Notice that the number 123456789 is a 9-digit number consisting exactly the numbers from 1 to 9, with no duplication. Double it we will obtain 246913578, which happens to be another 9-digit number consisting exactly the numbers from 1 to 9, only in a different permutation. Check to see the result if we double it again!
Now you are suppose to check if there are more numbers with this property. That is, double a given number with k digits, you are to tell if the resulting number consists of only a permutation of the digits in the original number.
Input Specification:
Each input contains one test case. Each case contains one positive integer with no more than 20 digits.
Output Specification:
For each test case, first print in a line “Yes” if doubling the input number gives a number that consists of only a permutation of the digits in the original number, or “No” if not. Then in the next line, print the doubled number.
Sample Input:
1234567899
Sample Output:
Yes
2469135798
题意:输入一个整数(不超过20位),将其乘以2得到一个新整数,若新整数的数位是原整数的数位的一个排列,那么输出“Yes”,反之输出“No”,下一行都需要输出新整数。
ps. 虽然写过高精度计算的题,但是看了算法笔记后发现以前写的很不规范,将处理格式规范化以后方法和思路会清晰很多。

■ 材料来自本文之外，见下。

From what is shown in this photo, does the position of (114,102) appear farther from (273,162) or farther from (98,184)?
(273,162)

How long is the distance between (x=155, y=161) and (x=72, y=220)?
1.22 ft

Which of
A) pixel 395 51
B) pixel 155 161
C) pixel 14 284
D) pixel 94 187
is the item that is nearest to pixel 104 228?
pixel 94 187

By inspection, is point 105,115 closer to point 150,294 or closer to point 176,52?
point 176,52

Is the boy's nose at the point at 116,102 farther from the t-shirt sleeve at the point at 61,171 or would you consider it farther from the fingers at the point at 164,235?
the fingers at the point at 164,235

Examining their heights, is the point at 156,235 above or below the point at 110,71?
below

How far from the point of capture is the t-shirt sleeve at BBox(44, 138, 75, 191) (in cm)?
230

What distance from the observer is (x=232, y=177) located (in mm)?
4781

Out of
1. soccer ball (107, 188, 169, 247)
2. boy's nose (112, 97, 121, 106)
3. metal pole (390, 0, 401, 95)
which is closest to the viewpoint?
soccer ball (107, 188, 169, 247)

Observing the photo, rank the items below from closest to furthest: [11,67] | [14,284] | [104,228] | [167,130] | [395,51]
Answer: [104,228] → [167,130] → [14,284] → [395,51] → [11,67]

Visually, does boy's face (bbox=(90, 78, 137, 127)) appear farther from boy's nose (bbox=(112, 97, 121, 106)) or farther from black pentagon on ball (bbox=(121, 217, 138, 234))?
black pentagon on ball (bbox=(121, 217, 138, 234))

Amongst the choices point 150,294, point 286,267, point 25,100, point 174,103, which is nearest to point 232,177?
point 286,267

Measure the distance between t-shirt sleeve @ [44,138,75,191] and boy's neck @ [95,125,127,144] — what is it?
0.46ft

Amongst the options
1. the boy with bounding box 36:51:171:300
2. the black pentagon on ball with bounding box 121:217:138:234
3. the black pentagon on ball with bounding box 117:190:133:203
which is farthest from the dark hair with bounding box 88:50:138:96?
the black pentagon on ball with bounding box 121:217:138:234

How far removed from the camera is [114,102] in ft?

具体看代码。
#include<iostream>
#include<string>
#include<cstring>
#include<algorithm>
using namespace std;
struct bign
{
int d[25]; //bign的每一位,从个位开始
int len; //bign的长度
bign() //对bign进行初始化,len为0,bign每一位为0
{
memset(d,0,sizeof(d));
len=0;
}
};
bign change(string s) //将输入的字符串转化为bign
{
bign a;
for(int i=s.length()-1;i>=0;i--) //bign从个位开始,所以倒序赋值
a.d[a.len++]=s[i]-'0';
return a;
}
void print(bign n) //输出bign
{
for(int i=n.len-1;i>=0;i--) //bign从个位开始,所以倒序输出
cout<<n.d[i];
}
bign Double(bign n) //bign*2的操作
{
bign a;
int i,t,carry=0; //carry代表进位
for(i=0;i<n.len;i++)
{
t=2*n.d[i]+carry;
a.d[a.len++]=t%10;
carry=t/10;
}
if(carry) //如果carry不为0
a.d[a.len++]=carry;
return a;
}
int main()
{
string t;
bign N;
int i,cnt1[10]={0},cnt2[10]={0}; //利用cnt1[10]和cnt2[10]来判断 Yes/No
cin>>t;
N=change(t);
for(i=0;i<N.len;i++)
cnt1[N.d[i]]++;
N=Double(N);
for(i=0;i<N.len;i++)
cnt2[N.d[i]]++;
for(i=0;i<=9;i++)
{
if(cnt1[i]!=cnt2[i])
{
cout<<"No"<<endl;
print(N);
return 0;
}
}
cout<<"Yes"<<endl;
print(N);
return 0;
}